There is a common myth that the business model originated with King Gillette. This myth is false – Gillette priced his early razors at 5 US dollars. This was equivalent to about approximately 145 US dollar in 2020… five times more expensive than the offerings from companies like Gem, EverReady and Christy. All three sold their razors for one dollar, while companies like CURBO even gave their razors away for free.
I am not – by far – the first one to notice this. Randal C. Picker of the University of Chicago Law School wrote a paper on the myth in 2010.2 The paper is an interesting take on disruptive technologies, and how patents influence business practices. Gillette didn’t start moving towards the razor and blade model until after the patent on the Gillette Old expired. One could argue Gillette wasn’t fully committed to the model until they introduced cartridges.
As described in the paper, EverReady and other low priced razors came much closer to the razor and blade model. Gillette seems to have implemented a monopolistic business model3 – costly razors and a single source of blades. This was not completely successful, since they did not have a monopoly on safety razors in general.To quote the paper:
Gillette’s business model—both its actual business model and its supposed razors-and-blades model—faced real competition and strong limits. The Ever-Ready and Gem Junior razor handles were implicitly priced at a very low price. Straight-blade shavers could try the new multi-blade approach with a minimal upfront investment and Gillette shavers could switch easily if Gillette blade prices were too high.Picker, Randal C., The Razors-and-Blades Myth(s) (September 13, 2010).

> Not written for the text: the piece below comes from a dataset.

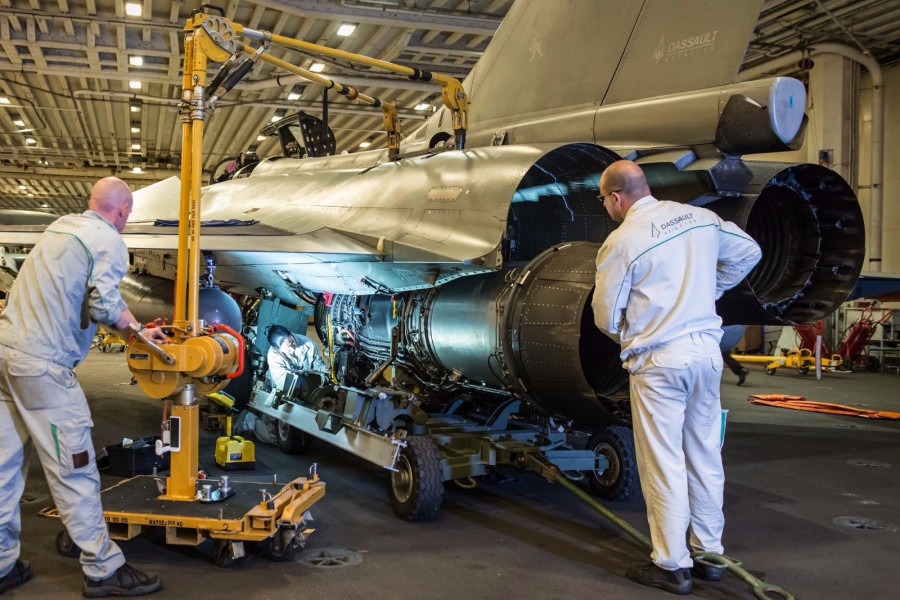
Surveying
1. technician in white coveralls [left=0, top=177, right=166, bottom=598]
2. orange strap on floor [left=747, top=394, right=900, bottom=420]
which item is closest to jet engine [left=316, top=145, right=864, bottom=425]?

U of Chicago Law & Economics, Olin Working Paper No. 532, Available at SSRN: https://ssrn.com/abstract=1676444 or http://dx.doi.org/10.2139/ssrn.1676444
Keywords is minimal upfront investment. Today someone making the shift from cartridges to traditional wetshaving is more likely to buy a 30 dollar safety razor over a 150 dollar one. It must be assumed that the same held true 100-120 years ago. If the initial investment is lower, the barrier to entry is lower. This probably explains why so many inexpensive razors – Diamond Edge, Christy and even CURBO – stayed in production and use for such a long time
I strongly suggest reading the paper – or if time is of the essence, at least the article the author penned for the Harvard Business Review.